_Text_:
▬▬▬▬▬▬▬▬▬▬

Possible compiler bug with opaque types? Or is this intended behavior?

My understanding of opaque types is that if a function returns an opaque type, the compiler knows what type is being returned even though it's not explicitly defined in the return type itself.

Since it does give us the guarantee that it knows what the type is, then why does it pretend like it doesn't know what the type is?

In the below example, this Combine publisher clearly publishes a value of type Int, and the compiler knows it, because if I try to make a condition where sometimes it publishes a String then the compiler won't allow it.

However despite the fact that the compiler knows this publisher's value is Int, when we try to treat it as an Int in our subscriber, it doesn't let us do that because it says the type is simply '(some Publisher).Output'.

The only alternative seems to be, use the (partially) type-erased AnyPublisher as a return type, and make the generic constraints explicit like AnyPublisher<Int, Never>. But then we have to resort to arcane stuff like appending .eraseToAnyPublisher which does not feel like nice, clean, Swifty code.

▬▬▬▬▬▬▬▬▬▬

_Source records_:
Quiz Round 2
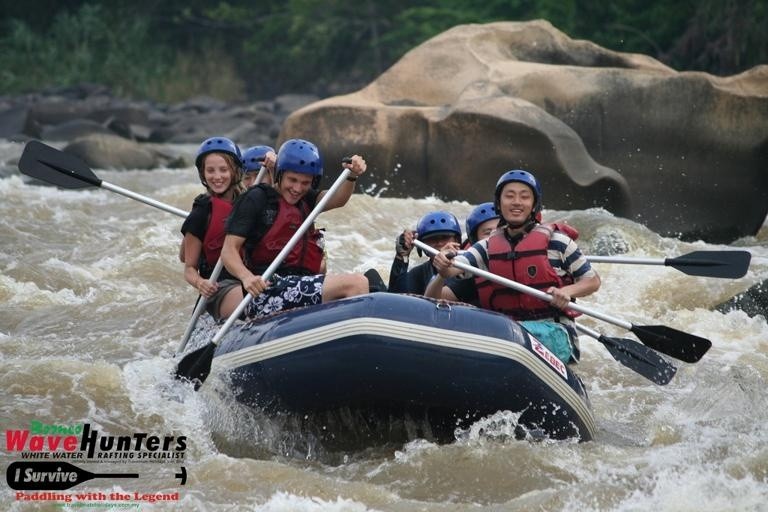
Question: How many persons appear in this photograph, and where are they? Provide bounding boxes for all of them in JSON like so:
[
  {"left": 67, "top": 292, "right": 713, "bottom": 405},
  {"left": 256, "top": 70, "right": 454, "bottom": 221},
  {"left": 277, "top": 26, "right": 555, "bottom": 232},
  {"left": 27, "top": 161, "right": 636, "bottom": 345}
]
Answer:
[
  {"left": 241, "top": 144, "right": 275, "bottom": 190},
  {"left": 387, "top": 212, "right": 463, "bottom": 298},
  {"left": 424, "top": 169, "right": 600, "bottom": 367},
  {"left": 180, "top": 136, "right": 278, "bottom": 324},
  {"left": 217, "top": 139, "right": 372, "bottom": 323},
  {"left": 439, "top": 202, "right": 504, "bottom": 309}
]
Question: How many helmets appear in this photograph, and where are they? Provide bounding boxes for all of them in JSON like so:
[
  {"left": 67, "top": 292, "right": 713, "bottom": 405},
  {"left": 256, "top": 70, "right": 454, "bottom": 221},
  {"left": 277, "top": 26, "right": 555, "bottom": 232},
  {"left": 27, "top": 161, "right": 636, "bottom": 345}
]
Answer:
[
  {"left": 273, "top": 139, "right": 323, "bottom": 189},
  {"left": 415, "top": 212, "right": 462, "bottom": 256},
  {"left": 493, "top": 170, "right": 540, "bottom": 214},
  {"left": 242, "top": 145, "right": 275, "bottom": 171},
  {"left": 196, "top": 137, "right": 243, "bottom": 169},
  {"left": 466, "top": 203, "right": 502, "bottom": 245}
]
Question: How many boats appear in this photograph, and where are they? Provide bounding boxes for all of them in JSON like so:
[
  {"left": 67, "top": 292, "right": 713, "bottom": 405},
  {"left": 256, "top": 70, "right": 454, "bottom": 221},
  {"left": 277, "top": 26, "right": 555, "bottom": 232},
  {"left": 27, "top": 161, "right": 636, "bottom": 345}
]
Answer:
[{"left": 185, "top": 290, "right": 600, "bottom": 459}]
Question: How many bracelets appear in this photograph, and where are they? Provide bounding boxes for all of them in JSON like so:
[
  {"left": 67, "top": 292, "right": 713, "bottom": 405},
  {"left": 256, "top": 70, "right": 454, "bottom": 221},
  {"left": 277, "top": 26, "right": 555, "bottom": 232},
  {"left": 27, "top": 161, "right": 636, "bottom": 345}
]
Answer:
[{"left": 346, "top": 175, "right": 358, "bottom": 181}]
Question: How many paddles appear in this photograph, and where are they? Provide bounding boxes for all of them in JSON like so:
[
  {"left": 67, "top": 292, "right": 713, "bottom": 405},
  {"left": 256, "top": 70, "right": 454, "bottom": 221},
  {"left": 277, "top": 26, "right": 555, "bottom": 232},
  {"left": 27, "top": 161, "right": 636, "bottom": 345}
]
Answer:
[
  {"left": 574, "top": 322, "right": 678, "bottom": 388},
  {"left": 411, "top": 238, "right": 714, "bottom": 365},
  {"left": 586, "top": 250, "right": 752, "bottom": 280},
  {"left": 174, "top": 155, "right": 357, "bottom": 393},
  {"left": 16, "top": 138, "right": 192, "bottom": 220}
]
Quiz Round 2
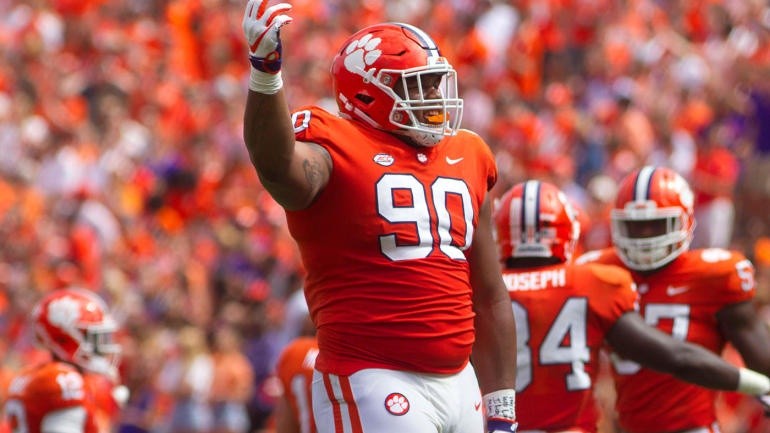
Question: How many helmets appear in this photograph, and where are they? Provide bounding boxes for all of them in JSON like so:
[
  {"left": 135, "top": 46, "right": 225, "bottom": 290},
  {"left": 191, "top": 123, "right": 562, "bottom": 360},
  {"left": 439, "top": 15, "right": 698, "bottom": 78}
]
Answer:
[
  {"left": 329, "top": 22, "right": 449, "bottom": 148},
  {"left": 609, "top": 167, "right": 696, "bottom": 270},
  {"left": 493, "top": 179, "right": 579, "bottom": 261},
  {"left": 34, "top": 289, "right": 119, "bottom": 378}
]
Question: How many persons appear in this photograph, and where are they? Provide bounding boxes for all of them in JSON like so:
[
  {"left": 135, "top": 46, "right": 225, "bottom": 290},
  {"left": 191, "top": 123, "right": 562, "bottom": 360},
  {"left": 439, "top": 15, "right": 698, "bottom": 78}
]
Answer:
[
  {"left": 576, "top": 164, "right": 770, "bottom": 433},
  {"left": 0, "top": 0, "right": 770, "bottom": 433},
  {"left": 492, "top": 182, "right": 770, "bottom": 433},
  {"left": 242, "top": 0, "right": 519, "bottom": 433},
  {"left": 0, "top": 288, "right": 131, "bottom": 431}
]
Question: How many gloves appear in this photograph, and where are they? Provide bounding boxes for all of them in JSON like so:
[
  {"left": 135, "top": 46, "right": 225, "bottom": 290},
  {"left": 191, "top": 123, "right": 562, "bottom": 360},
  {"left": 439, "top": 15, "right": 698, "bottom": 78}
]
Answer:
[
  {"left": 487, "top": 417, "right": 519, "bottom": 433},
  {"left": 243, "top": 0, "right": 292, "bottom": 95}
]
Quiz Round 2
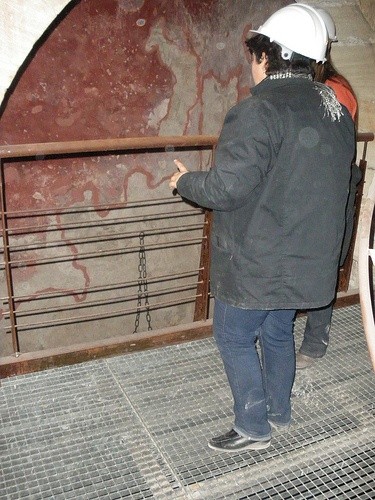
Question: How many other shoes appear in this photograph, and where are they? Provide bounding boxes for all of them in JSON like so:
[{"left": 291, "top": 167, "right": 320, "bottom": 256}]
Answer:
[{"left": 296, "top": 352, "right": 318, "bottom": 370}]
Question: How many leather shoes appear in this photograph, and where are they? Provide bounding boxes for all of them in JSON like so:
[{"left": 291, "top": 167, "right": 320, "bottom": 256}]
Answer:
[
  {"left": 269, "top": 420, "right": 290, "bottom": 431},
  {"left": 207, "top": 429, "right": 271, "bottom": 452}
]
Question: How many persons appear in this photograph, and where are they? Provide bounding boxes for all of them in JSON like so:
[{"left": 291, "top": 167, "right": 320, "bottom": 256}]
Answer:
[
  {"left": 169, "top": 3, "right": 362, "bottom": 452},
  {"left": 295, "top": 9, "right": 357, "bottom": 369}
]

▬▬▬▬▬▬▬▬▬▬

_Actions to take_:
**1.** In the opaque types post, what type does the compiler report for the publisher's value in the subscriber?
**2.** List every sentence in the opaque types post that ends with a question mark, including the title.
**3.** Resume the opaque types post after its last sentence.
These rows were taken from a separate source.

_Set of answers_:
**1.** '(some Publisher).Output'

**2.**
- Possible compiler bug with opaque types?
- Or is this intended behavior?
- Since it does give us the guarantee that it knows what the type is, then why does it pretend like it doesn't know what the type is?

**3.**
So is this a compiler bug or is some Publisher supposed to hide the exact type from the subscriber?

If it is supposed to hide it, then could I humbly request that we also add a feature to the Swift language called "transparent types", which acts just like "opaque types" except without the loss of type information?

Maybe the syntax for "transparent types" could be somePublic?

Or is there a reason why information loss had to be coupled to this new ability of the compiler to infer the precise return type?

import Foundation
import Combine

/// Sends a single value and then completes.
func sendsSingleValueThenCompletes() -> some Publisher {
    Just(1)
}

sendsSingleValueThenCompletes()
    .sink(
        receiveCompletion: {
            print("Completion: \($0)")
    },
        receiveValue: {
            print("Value: \($0.bitWidth)")
            
            // error: Combine Lab - Solutions.xcplaygroundpage:16:32: error: value of type '(some Publisher).Output' has no member 'bitWidth'

    }
)

The underlying type for some Publisher here is Just<Int>, not Int.

That is precisely why the feature exists, and it's exactly why it's referred to as 'opaque.'

A 'transparent' type would be the concrete type itself, and there is no loss of type information with an opaque type.

func opaque<T: Numeric>(_ x: T) -> some Numeric { x }
print((opaque(42) as! Int).bitWidth)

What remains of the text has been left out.